O Paradoxo da Arrecadação: O Cofre Cheio e o País Vazio
2025 será lembrado como o ano do paradoxo. O governo federal bateu recordes históricos de arrecadação nominal, retirando da sociedade algo próximo a R$ 2,6 trilhões. Nunca se extraiu tanta riqueza do setor produtivo e das famílias brasileiras. Entretanto, do outro lado, vemos um déficit persistente e uma dívida pública que caminha para a insolvência.
O erro de cálculo desta gestão foi acreditar que a crise brasileira era de receita. Não é. O problema do Brasil é uma despesa obrigatória que se tornou um buraco negro. Hoje, 94 milhões de brasileiros (44% da população) dependem diretamente de algum programa social federal. Criamos uma rigidez orçamentária insuperável: o governo não pode cortar gastos sem enfrentar uma convulsão política, e não pode parar de gastar sem quebrar o país.
A Rota da Venezuelização e o Apagão de 2027
A "venezuelização" que alertamos não é uma caricatura ideológica, mas um processo técnico de destruição da moeda e da confiança. Baseado no comportamento atual, o cenário para os próximos 24 meses desenha-se em etapas claras:
- 2026: O Estelionato Eleitoral. O governo deve afrouxar os últimos cintos fiscais para tentar a reeleição, inundando a economia com gastos extraordinários.
- O Conflito de Juros: Teremos um governo gastando de forma expansionista enquanto o Banco Central, isolado, tenta segurar a inflação com juros proibitivos. Esse choque destrói o investimento privado.
- 2027: O Muro do Apagão Fiscal. Com a Dívida Bruta/PIB se aproximando de patamares insustentáveis, o Estado perderá a capacidade de se financiar.
O Conceito Final: O "Voto de Pés"
Diante deste cenário, surge o fenômeno que define o fim das nações que escolheram o populismo: o "Voto de Pés". Baseada na teoria de Albert Hirschman, a lógica é simples: quando o cidadão percebe que não consegue mais mudar o país pela "Voz" (voto na urna ou protestos), ele opta pela "Saída".
No Brasil, isso já começou.
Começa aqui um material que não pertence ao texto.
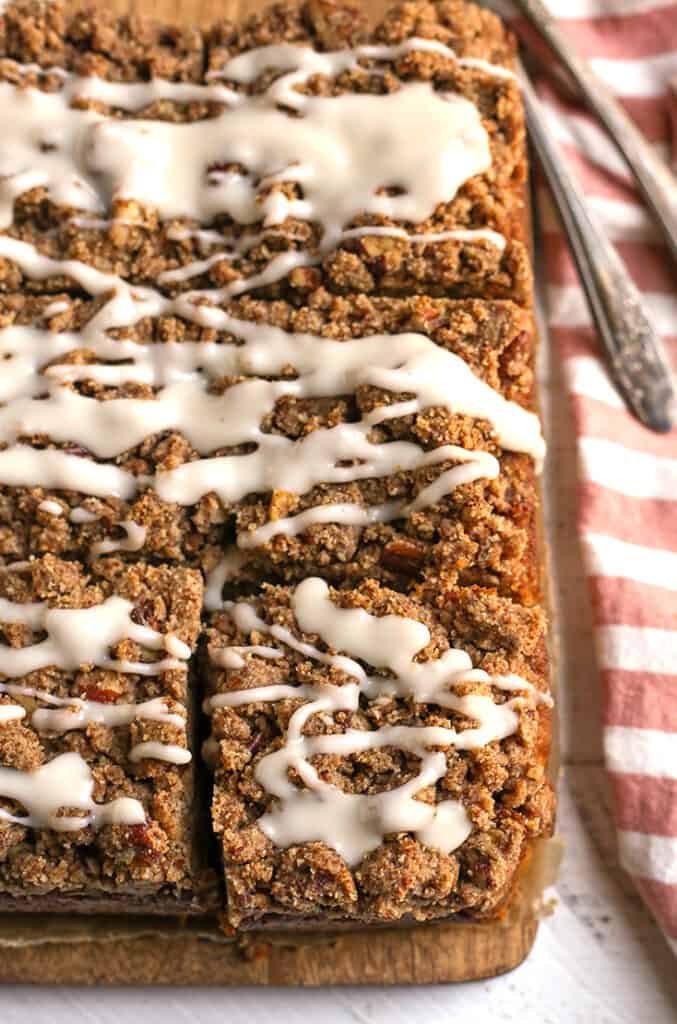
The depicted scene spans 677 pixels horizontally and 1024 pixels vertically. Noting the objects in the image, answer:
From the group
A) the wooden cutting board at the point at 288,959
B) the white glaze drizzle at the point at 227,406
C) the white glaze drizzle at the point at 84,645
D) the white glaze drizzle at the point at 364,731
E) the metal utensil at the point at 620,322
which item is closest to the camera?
the white glaze drizzle at the point at 364,731

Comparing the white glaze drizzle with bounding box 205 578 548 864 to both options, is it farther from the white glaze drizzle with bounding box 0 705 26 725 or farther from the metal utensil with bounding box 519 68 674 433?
the metal utensil with bounding box 519 68 674 433

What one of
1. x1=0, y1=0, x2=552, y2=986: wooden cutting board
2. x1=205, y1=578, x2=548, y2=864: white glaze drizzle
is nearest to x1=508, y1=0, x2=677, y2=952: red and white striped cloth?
x1=0, y1=0, x2=552, y2=986: wooden cutting board

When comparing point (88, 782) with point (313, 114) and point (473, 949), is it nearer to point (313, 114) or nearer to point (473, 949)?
point (473, 949)

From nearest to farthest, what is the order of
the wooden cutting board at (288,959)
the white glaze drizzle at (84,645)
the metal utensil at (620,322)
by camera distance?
the white glaze drizzle at (84,645) < the wooden cutting board at (288,959) < the metal utensil at (620,322)

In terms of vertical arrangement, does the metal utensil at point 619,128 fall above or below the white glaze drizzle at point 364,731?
above

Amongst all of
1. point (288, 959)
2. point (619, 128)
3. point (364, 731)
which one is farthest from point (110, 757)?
point (619, 128)

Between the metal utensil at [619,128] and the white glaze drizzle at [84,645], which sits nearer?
the white glaze drizzle at [84,645]

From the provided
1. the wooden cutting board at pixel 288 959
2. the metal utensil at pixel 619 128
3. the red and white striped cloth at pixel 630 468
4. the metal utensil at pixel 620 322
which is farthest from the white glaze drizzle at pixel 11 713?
the metal utensil at pixel 619 128

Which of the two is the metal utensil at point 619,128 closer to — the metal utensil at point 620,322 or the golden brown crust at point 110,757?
the metal utensil at point 620,322

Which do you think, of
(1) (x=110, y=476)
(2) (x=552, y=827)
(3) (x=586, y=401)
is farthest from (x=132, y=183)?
(2) (x=552, y=827)
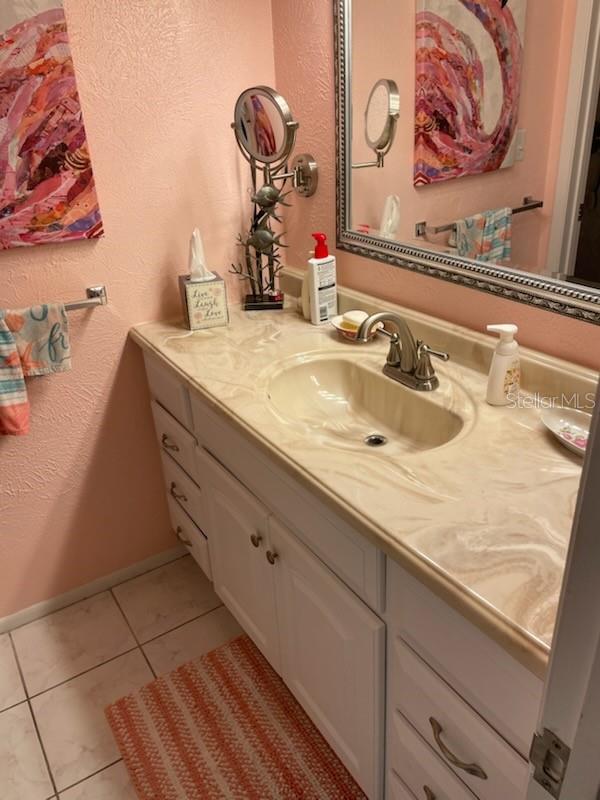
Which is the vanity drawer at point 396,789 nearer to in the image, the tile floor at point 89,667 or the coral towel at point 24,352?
the tile floor at point 89,667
Não é apenas a fuga de capital financeiro; é o êxodo de cérebros. São médicos, engenheiros e empreendedores que decidem que não trabalharão mais cinco meses por ano para sustentar uma máquina estatal que endossa a corrupção e pune a eficiência.
Conclusão: A Matemática não aceita suborno
Encerrar 2025 com este balanço é um ato de honestidade intelectual necessária. O governo pode tentar revogar as leis da economia, mas a realidade apresenta a conta, e ela não aceita parcelamento. O "Apagão Fiscal" não é uma tempestade imprevisível; é um naufrágio planejado por quem trocou a responsabilidade de longo prazo pelo projeto de poder de curto prazo.
Que 2026 seja o ano em que o Brasil escolha, finalmente, o caminho da liberdade econômica, antes que a luz de 2027 se apague definitivamente.